Computer Vision at the Edge#

Computer vision on edge hardware requires models specifically designed — or heavily optimized — for the constraints of embedded deployment. A standard ResNet-50 image classifier needs over 90 MB of weights and billions of multiply-accumulate operations per frame; a MobileNet-v2 achieves comparable accuracy in under 15 MB with a fraction of the compute, using depthwise separable convolutions that trade a small accuracy penalty for dramatically lower latency and memory use. The same architectural trade-off applies across every vision task: detection, segmentation, and pose estimation all have lightweight variants built for edge deployment.

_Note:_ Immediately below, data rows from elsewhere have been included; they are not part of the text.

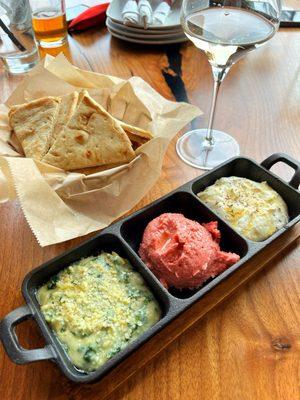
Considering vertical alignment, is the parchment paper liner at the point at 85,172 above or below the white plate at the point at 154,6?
below

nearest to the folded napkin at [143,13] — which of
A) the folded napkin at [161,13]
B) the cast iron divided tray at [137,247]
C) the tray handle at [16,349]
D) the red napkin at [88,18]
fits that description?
the folded napkin at [161,13]

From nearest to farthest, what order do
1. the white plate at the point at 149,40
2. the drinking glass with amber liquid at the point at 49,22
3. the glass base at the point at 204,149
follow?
the glass base at the point at 204,149 → the drinking glass with amber liquid at the point at 49,22 → the white plate at the point at 149,40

The camera-to-inference pipeline introduces its own challenges. Raw camera frames must be resized, color-converted, and normalized before the model can process them. Post-processing — non-maximum suppression for detection, argmax decoding for segmentation, heatmap parsing for pose estimation — adds latency after inference completes. On accelerator-equipped platforms like the Pi AI HAT+ or Jetson, the inference step itself may take only a few milliseconds, but an inefficient preprocessing pipeline running on the CPU can easily become the bottleneck. End-to-end optimization, from frame capture through post-processing, determines real-world throughput.

What This Section Covers#

• Image Classification — MobileNet, EfficientNet-Lite, input preprocessing pipelines, cross-platform benchmarks, and transfer learning for custom classes.
• Object Detection — SSD-MobileNet, YOLO nano variants, non-maximum suppression, mAP evaluation, and end-to-end camera pipelines on Pi 5 and Jetson.
• Semantic Segmentation — DeepLab-v3 MobileNet, lightweight U-Net, per-pixel output decoding, memory constraints, and practical applications.
• Pose Estimation — MoveNet, BlazePose, heatmap vs regression approaches, skeleton overlay rendering, and gesture control applications.